Despite the fact that researchers have identified more than 40 genes associated with CMT, remarkably, about 70 percent of all patients studied have the CMT1A duplication. Perhaps of greater interest, up to 90 percent of individuals with non-inherited CMT or with sporadic cases have the CMT1A duplication as a new mutation12.
Early studies also found that a significant fraction of cases of CMT caused by point mutations are spontaneous, or de novo, events.
In summary, the mutational target appears to be large — more than 40 genes and counting — and de novo events can be caused by either single nucleotide variants or CNVs. The CMT1A duplication, however, accounts for much of sporadic disease, suggesting that different types of mutations may be prone to different rates of formation and new mutation frequencies may be much greater for CNVs13.
New mutations are traditionally believed to take place in the sperm or the egg, called germ cells. Such events can also occur in stem cells and the precursors of germ cells, resulting in individuals in whom a proportion of their germ cells are affected, called gonadal mosaicism.
We are also beginning to realize that many mutational processes can occur after fertilization, however, in the early egg-cell stages of the embryo or during embryological and fetal development, called somatic mutations14. Mutations that occur during development could be those more likely to form during mitosis, such as by a DNA replication-based mechanism11.
Perhaps an ultimate lesson that new mutations can occur at any time in the human life cycle is the discovery during the past decade that cancer represents a genetic disease resulting from somatic cell mutagenesis. Work published earlier this summer also demonstrates that Proteus syndrome is caused by somatic de novo mutations15. To what extent might somatic de novo mutations occurring during brain development be responsible for autism?

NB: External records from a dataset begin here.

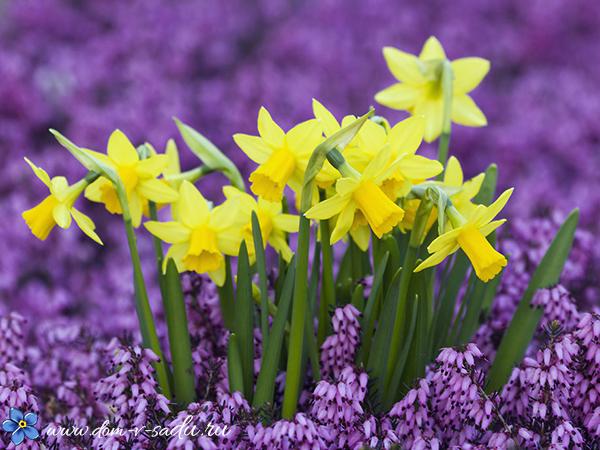 Когда сажать гиацинты и тюльпаны 15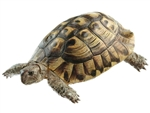 SOMSO Greek Tortoises, Male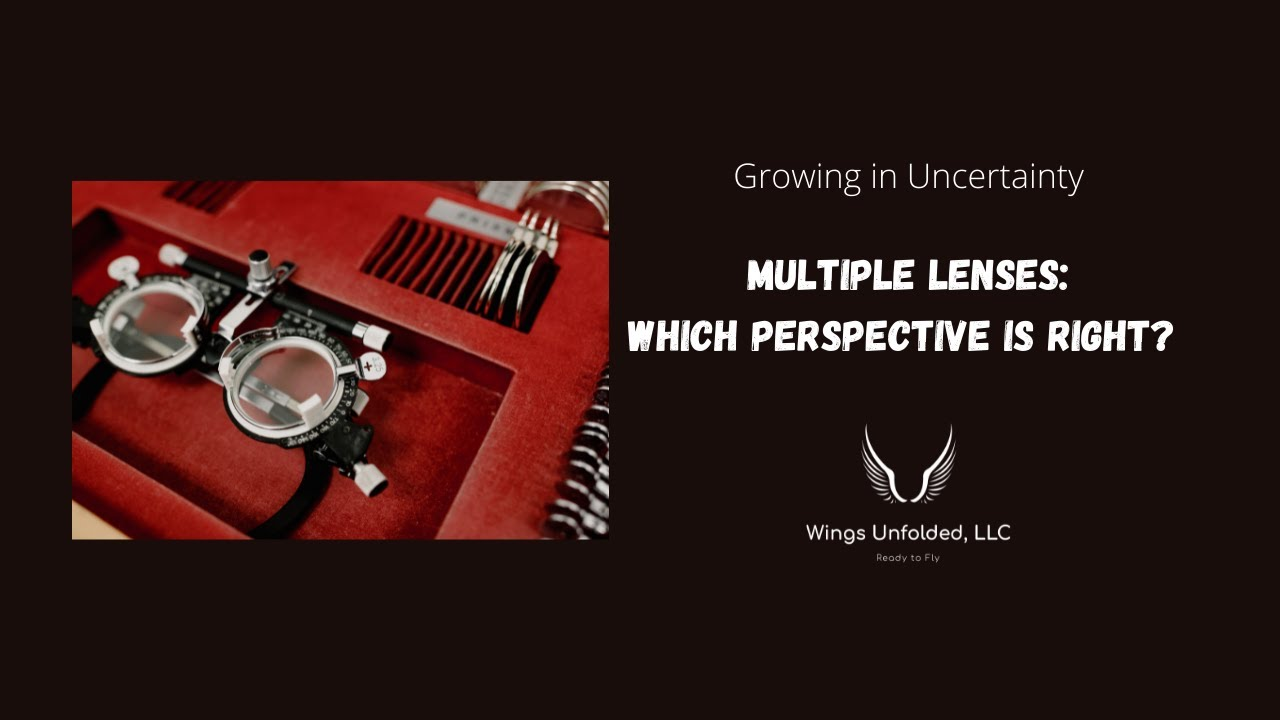 Multiple Lenses: How to Choose Which Perspective is Right
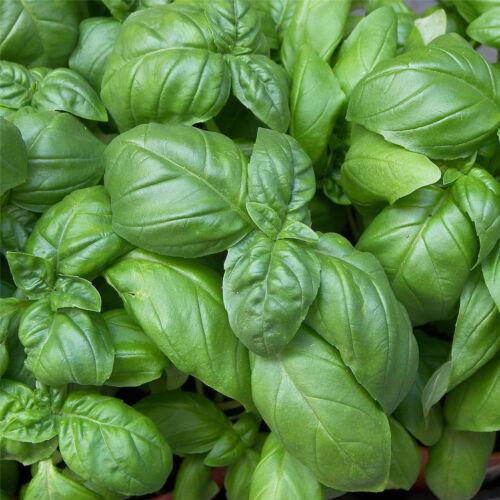 Basil seeds ocimum basilicum seeds vegetable fragrant for planting-Medicinal G$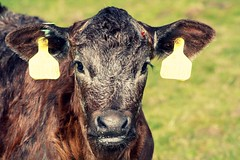Moo! 103/365 130409 (Carmen's Year) Tags: cow pad calf apr hpad130409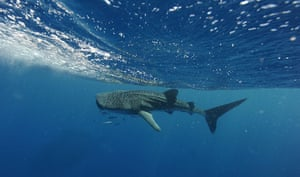 Week in Wildlife: Swimming with whale sharks tour at Ningaloo Reef Marine Park,  Australia
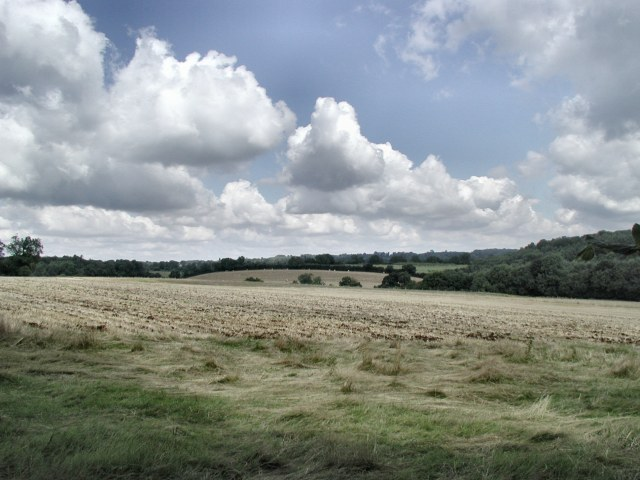 Field NE of Sonning Common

Genetic studies of CMT have taught us a lot about both nerve and neuron function and dysfunction of the peripheral nervous system. The central nervous system, the brain and human behavior may be an almost infinitely more complicated challenge to tackle. Still, genomic and genetic approaches, in particular newer technologies enabling genome-wide analyses, are beginning to reveal important roles for both CNVs and new mutations as causes of intellectual disabilities16 and autism17.
A huge amount of work remains. Perhaps we shouldn’t limit our investigations to certain mechanisms, such as those involving the synapse. Or perhaps we shouldn’t look only at mutations that change single base pairs, or focus solely on the role of gene coding sequences, or only on what we can observe from DNA isolated from blood.
Many potential genomic changes might indeed be involved in autism. Analyzing the entire genome for CNVs that delete only a single exon, that might occur de novo in association with autism — which are not detected by DNA sequencing technologies — could perhaps help identify some potential gene candidates18.
We have incredible tools available and the opportunity to use our imagination and creativity, as well as good old-fashioned hard work, to understand genetically caused perturbations in neurobehavioral processes that might result in susceptibility to autism. Only with insights provided by such experimental data can we begin to design and implement interventions that might mitigate the undesirable consequences of pathogenic mutation.
The current and future prospects for genetic research in autism are incredibly exciting. What’s more, genomics applied to human behavioral traits has the tremendous potential to provide biological insights into brain function.
James Lupski is Cullen professor and vice chair of molecular and human genetics at Baylor College of Medicine, and a practicing pediatrician and medical geneticist at Texas Children’s Hospital, both in Houston, Texas.